OMPi on the Raspberry Pi 4/5 boards

Starting from version 3.5.0, OMPi officially supports the Raspberry Pi 4 and 5 boards, with their VideoCore VI and VII GPUs, respectively, through the Vulkan module. Setting up the compiler to work for these boards is not much different from deploying to any other system.

Minimum requirements

  • Meson 0.58.0needed for building OMPi
  • Raspberry Pi OS — needed for supporting OpenMP on the CPU
  • Vulkan — additionally needed for OpenMP offloading to the VideoCore GPU

Installation

Set up OMPi as follows:

meson setup build --prefix=‹install-dir›

 

Then OMPi can be compiled and installed as usual:

cd build/
meson compile
meson install

Note that the user does not need to provide any additional flags; the OpenMP vulkan module is installed by default.

Usage

Compilation

Compiling OpenMP applications with OMPi on a Raspberry Pi board is a quite straightforward process. Simply run:

ompicc --devs=vulkan app.c # or --devs=all

The compiler will produce the main application executable (a.out) and several kernel executables, specifically one for each OpenMP target construct existing in the application.

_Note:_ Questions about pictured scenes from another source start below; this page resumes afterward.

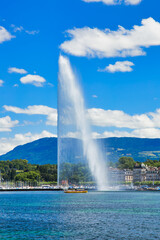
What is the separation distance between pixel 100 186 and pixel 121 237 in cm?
15861

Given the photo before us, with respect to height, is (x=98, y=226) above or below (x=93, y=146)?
below

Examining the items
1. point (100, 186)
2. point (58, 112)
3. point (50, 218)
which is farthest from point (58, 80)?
point (100, 186)

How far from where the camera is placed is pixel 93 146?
155 m

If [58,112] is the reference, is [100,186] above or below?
below

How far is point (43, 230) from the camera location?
44062 mm

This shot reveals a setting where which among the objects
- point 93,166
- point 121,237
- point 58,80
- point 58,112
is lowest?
point 121,237

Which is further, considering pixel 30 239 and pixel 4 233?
pixel 4 233

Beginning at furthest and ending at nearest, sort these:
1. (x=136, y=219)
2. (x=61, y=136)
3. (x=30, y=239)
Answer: (x=61, y=136)
(x=136, y=219)
(x=30, y=239)

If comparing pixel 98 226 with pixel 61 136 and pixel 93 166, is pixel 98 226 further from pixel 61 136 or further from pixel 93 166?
pixel 93 166

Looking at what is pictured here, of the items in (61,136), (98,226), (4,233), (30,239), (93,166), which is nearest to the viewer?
(30,239)

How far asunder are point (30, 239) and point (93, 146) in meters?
118

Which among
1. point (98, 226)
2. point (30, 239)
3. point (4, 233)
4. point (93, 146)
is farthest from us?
point (93, 146)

Advanced usage: Multiple compilation jobs

When an application contains several target regions, the user can additionally generate N parallel jobs to handle the compilation of the kernels, by using the -jN device option, as follows:

ompicc --devs=vulkan --devopt -jN app.c

Testing the Vulkan module

The correct installation of OMPi along with its vulkan module, can be verified by running:

ompiconf --devvinfo

On a Raspberry Pi 5, this command must print out the following information, assuming that vulkan is the only module installed:

1 configured device module(s): vulkan

MODULE [vulkan]:
------
OMPi Vulkan device module.
Available devices : 1

device id < 1 > { 
 Name: VideoCore VII
 API version: XYZ - Driver version: XYZ
 Vendor ID: 5549
 Maximum workgroup sizes: (2147483647, 65535, 65535)
 Maximum invocations: 1024
 4194304 Kbytes of memory
}
------

The programmer can moreover verify that the module is working properly by compiling the following sample application and running it:

Source code: Sample application utilizing the GPU
#include <stdio.h>
#include <omp.h>

int main(void)
{
    /* 
     * Expected result (assuming that the GPU device ID is 1):
     * Running on the VideoCore GPU.
     */
    int is_initial_device = 1;
    #pragma omp target map(tofrom:is_initial_device) device(1)
    {
        is_initial_device = omp_is_initial_device();
    }

    printf("Running on the %s.\n", (is_initial_device == 0) ? 
                                   "VideoCore GPU" : "CPU");

    return 0; 
} 

Mini-tutorial: Writing OpenMP applications which exploit the GPU

Targeting the VideoCore GPU of a Raspberry Pi 4/5 board is made possible by using the OpenMP target-related constructs. With these constructs, the programmer indirectly launches a Vulkan grid, that consists of multiple Vulkan workgroups containing multiple Vulkan invocations. Below you can find information about the syntax and usage of the most popular constructs. For detailed information, please consult the official OpenMP specifications.

Construct: #pragma omp target parallel
#pragma omp target parallel
    <structured-block>

This construct launches a Vulkan workgroup consisting of multiple threads. The default number of launched invocations is 128, but can be alternatively specified using the num_threads(N) clause.

Construct: #pragma omp target teams
#pragma omp target teams
    <structured-block>

This construct launches multiple Vulkan workgroups consisting of one invocation. The default number of launched workgroups is 1, but can be alternatively specified using the num_teams(N) clause.

Construct: #pragma omp target teams distribute parallel for
#pragma omp target teams distribute parallel for
    <for-loops>

This construct is a combination of the previous constructs and launches multiple Vulkan workgroups consisting of multiple invocations and additionally distributes the iterations of a loop across the launched workgroups and invocations.